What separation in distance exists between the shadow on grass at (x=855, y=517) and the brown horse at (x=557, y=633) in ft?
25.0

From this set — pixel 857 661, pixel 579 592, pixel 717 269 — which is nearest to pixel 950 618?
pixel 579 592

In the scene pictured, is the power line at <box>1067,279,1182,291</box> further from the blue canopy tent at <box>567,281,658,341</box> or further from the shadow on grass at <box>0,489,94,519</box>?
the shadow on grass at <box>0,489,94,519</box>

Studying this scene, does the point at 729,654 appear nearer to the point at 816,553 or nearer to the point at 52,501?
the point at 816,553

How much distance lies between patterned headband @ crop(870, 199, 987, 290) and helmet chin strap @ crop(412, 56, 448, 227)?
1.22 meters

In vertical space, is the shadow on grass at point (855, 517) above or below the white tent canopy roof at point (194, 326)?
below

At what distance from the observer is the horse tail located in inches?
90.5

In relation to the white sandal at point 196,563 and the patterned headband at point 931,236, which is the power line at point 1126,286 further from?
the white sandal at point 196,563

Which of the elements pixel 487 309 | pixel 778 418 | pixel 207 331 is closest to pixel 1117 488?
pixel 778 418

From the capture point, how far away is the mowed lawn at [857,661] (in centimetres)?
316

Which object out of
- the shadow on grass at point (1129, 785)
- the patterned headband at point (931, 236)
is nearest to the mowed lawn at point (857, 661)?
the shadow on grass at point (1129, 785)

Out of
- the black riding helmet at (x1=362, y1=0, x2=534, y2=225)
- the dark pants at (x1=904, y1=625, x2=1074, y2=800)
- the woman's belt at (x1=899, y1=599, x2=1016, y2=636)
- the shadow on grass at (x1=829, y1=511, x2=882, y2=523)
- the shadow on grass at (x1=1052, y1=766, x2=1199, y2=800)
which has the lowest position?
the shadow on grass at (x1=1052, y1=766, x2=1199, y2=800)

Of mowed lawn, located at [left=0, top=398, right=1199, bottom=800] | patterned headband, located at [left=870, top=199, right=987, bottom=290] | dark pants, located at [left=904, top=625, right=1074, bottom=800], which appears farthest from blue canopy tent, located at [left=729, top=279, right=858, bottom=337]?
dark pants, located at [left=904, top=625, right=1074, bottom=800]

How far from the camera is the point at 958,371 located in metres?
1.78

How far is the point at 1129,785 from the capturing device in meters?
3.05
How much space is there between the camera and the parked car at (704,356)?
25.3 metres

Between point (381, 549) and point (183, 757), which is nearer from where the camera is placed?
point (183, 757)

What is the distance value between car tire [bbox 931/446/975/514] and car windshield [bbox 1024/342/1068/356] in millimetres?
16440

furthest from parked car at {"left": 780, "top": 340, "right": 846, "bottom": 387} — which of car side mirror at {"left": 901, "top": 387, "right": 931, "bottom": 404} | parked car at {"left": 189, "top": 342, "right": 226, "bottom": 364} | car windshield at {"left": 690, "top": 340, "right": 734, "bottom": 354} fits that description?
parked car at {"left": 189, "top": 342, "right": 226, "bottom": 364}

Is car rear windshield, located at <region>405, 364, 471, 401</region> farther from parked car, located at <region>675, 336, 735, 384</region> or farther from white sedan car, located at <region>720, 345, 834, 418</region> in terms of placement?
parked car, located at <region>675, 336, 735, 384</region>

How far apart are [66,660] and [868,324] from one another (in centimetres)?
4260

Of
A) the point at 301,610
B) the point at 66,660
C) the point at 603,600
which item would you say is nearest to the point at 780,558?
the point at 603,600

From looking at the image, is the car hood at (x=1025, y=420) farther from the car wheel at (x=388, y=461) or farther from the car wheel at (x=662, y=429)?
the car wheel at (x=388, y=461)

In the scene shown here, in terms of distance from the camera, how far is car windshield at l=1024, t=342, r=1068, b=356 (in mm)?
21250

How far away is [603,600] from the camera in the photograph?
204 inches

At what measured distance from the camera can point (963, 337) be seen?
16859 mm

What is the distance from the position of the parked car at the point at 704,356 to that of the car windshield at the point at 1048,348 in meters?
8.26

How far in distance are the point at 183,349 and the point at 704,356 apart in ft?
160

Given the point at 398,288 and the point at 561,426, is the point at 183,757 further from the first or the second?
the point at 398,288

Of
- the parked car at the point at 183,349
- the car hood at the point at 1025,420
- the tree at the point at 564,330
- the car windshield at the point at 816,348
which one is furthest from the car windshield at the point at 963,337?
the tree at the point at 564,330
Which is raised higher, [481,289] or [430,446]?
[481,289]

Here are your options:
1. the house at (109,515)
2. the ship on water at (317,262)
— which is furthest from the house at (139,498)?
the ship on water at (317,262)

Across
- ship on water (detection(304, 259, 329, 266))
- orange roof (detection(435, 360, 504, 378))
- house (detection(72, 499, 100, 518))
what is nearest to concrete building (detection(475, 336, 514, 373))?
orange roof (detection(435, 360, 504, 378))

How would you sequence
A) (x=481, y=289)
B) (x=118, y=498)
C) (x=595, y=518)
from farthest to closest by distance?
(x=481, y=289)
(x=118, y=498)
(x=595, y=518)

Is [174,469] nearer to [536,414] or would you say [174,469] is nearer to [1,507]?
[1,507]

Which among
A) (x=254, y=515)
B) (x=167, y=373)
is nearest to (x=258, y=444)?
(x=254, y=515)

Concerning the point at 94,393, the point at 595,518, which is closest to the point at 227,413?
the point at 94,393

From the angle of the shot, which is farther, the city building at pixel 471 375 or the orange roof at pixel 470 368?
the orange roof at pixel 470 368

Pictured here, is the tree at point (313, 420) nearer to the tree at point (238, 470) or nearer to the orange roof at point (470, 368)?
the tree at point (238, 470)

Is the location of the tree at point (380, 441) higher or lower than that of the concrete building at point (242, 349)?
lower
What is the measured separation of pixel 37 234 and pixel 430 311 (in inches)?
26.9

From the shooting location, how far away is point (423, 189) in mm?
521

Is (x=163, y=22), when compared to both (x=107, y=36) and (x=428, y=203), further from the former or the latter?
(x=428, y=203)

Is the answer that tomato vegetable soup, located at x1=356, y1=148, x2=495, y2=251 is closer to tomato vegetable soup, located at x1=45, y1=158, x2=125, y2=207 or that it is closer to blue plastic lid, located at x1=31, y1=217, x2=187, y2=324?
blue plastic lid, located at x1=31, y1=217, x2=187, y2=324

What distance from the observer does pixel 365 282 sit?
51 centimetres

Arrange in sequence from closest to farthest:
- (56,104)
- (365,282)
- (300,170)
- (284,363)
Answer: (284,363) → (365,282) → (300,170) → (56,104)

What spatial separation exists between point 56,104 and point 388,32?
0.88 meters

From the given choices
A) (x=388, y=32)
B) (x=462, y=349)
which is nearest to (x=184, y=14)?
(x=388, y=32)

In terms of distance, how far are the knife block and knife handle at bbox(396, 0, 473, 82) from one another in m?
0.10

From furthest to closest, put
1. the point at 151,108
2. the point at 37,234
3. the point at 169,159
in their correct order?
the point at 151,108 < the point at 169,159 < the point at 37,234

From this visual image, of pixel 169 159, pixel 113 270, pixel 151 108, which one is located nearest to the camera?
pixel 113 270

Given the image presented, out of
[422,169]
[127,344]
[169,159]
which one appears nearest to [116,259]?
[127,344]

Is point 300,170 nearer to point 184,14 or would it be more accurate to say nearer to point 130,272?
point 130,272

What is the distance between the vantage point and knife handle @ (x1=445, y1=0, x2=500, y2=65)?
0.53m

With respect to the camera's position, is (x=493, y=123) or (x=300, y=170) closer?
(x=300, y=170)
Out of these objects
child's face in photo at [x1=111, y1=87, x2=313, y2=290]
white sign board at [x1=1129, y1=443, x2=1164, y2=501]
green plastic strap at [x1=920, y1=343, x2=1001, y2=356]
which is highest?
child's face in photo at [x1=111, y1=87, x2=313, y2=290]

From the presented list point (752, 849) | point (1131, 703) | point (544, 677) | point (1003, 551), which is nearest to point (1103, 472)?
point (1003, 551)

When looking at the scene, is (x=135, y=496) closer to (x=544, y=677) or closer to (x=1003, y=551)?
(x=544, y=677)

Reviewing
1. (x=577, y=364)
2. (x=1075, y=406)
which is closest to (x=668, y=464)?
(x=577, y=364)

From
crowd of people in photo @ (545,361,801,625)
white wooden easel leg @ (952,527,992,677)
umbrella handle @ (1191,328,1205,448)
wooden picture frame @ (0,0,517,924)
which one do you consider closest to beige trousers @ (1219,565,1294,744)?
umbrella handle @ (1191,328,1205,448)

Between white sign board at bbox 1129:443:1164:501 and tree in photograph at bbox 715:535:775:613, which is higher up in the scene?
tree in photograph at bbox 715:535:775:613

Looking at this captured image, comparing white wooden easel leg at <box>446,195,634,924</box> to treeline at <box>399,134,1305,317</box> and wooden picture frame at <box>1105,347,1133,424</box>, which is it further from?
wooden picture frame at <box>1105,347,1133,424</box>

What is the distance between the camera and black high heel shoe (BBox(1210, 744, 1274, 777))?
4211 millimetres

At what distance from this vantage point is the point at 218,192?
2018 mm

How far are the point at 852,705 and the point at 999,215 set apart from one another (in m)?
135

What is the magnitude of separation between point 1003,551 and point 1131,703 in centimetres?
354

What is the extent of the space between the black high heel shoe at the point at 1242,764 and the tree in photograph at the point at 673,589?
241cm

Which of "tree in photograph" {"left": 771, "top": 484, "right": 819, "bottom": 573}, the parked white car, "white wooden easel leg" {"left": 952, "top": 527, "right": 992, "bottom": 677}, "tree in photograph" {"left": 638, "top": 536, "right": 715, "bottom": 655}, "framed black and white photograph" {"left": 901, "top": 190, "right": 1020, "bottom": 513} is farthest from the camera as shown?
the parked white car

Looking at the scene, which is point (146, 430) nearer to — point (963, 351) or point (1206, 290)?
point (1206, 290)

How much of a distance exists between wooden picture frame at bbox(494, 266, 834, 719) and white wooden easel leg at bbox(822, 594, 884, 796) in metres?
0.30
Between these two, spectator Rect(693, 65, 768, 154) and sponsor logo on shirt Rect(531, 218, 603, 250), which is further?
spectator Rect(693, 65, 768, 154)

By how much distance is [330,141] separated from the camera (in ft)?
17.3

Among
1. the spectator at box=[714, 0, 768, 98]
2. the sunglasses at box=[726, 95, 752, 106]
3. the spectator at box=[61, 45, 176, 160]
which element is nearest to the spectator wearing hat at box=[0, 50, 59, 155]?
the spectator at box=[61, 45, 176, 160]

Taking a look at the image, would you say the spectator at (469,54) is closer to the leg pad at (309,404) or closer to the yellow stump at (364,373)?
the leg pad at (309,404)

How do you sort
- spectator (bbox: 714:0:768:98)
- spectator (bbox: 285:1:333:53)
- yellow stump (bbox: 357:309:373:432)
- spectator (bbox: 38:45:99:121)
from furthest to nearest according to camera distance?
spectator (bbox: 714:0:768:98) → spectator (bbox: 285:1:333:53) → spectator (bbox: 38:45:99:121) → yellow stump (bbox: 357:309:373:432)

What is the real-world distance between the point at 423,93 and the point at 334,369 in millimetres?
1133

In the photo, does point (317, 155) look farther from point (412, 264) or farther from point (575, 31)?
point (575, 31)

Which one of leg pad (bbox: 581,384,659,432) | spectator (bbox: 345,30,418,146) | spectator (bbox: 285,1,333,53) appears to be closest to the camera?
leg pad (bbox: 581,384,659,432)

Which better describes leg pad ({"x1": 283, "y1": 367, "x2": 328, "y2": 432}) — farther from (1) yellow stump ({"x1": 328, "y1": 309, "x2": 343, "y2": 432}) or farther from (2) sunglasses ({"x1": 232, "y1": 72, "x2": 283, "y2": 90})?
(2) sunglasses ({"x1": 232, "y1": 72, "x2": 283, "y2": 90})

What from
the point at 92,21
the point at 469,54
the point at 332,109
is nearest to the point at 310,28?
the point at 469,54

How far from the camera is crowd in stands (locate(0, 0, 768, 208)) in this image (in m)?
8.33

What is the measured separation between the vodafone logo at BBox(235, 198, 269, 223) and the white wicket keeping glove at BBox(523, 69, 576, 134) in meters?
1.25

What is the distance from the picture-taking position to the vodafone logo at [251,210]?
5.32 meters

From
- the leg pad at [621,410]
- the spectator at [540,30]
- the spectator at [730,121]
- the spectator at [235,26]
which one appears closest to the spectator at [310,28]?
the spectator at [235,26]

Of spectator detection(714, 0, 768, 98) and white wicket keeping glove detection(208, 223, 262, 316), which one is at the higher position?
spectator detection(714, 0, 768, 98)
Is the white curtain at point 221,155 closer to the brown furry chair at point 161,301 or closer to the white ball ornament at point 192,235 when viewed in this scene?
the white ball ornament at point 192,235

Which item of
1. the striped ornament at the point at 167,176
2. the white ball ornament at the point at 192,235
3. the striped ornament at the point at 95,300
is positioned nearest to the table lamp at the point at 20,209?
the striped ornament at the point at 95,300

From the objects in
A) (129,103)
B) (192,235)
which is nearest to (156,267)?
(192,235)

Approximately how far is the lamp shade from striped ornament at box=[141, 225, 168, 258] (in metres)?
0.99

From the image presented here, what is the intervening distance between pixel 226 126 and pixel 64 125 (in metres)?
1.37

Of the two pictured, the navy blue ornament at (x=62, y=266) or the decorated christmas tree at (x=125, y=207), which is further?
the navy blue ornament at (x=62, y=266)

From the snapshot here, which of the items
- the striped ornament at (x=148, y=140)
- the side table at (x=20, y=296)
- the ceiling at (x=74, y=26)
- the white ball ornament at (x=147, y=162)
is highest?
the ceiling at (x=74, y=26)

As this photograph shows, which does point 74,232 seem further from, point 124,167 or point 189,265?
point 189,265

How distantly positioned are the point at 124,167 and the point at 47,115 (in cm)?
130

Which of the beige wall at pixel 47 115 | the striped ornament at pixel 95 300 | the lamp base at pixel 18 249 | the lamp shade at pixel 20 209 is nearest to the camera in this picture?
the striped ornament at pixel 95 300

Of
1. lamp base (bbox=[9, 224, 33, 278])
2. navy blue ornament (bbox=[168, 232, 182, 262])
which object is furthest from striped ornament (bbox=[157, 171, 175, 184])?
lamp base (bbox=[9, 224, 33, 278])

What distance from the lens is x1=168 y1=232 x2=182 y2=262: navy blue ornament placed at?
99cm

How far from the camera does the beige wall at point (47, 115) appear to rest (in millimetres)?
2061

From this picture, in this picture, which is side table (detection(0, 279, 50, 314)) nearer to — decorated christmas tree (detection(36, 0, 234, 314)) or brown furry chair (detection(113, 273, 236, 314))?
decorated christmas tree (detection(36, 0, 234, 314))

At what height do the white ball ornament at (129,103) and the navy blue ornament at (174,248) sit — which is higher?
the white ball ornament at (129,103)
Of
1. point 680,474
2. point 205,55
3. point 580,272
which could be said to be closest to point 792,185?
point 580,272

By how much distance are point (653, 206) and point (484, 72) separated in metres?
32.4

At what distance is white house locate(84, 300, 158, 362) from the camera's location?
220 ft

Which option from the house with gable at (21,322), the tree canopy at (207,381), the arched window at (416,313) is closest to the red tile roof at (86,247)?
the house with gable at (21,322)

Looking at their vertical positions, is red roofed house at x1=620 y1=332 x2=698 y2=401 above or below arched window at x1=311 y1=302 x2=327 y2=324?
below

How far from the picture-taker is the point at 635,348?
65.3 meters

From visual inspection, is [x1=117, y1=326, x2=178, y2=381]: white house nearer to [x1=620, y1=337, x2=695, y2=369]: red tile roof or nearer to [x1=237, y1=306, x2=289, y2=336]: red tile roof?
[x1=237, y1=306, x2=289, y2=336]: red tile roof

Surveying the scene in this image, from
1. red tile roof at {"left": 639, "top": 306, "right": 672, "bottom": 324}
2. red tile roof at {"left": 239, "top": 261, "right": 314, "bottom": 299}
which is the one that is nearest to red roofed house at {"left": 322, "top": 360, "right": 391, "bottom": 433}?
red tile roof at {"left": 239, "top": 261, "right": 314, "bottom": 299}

WRITTEN EXERCISE:
Reproduce the lines from the one that contains "What is the measured separation of" through the one that contains "0.88 meters", inclusive, exactly as they appear in the entries above.

SOLUTION FOR THIS TASK:
What is the measured separation of pixel 37 234 and pixel 430 311 (in inches)?
26.9

From the shooting location, how far away is point (423, 189) in mm?
521

Is (x=163, y=22), when compared to both (x=107, y=36) and (x=428, y=203), further from the former or the latter?
(x=428, y=203)

Is the answer that tomato vegetable soup, located at x1=356, y1=148, x2=495, y2=251 is closer to tomato vegetable soup, located at x1=45, y1=158, x2=125, y2=207 or that it is closer to blue plastic lid, located at x1=31, y1=217, x2=187, y2=324?
blue plastic lid, located at x1=31, y1=217, x2=187, y2=324

What distance from the observer does pixel 365 282 sit?
51 centimetres

Arrange in sequence from closest to farthest:
- (56,104)
- (365,282)
- (300,170)
- (284,363)
Answer: (284,363) → (365,282) → (300,170) → (56,104)

What spatial separation exists between point 56,104 and point 388,32?
0.88 meters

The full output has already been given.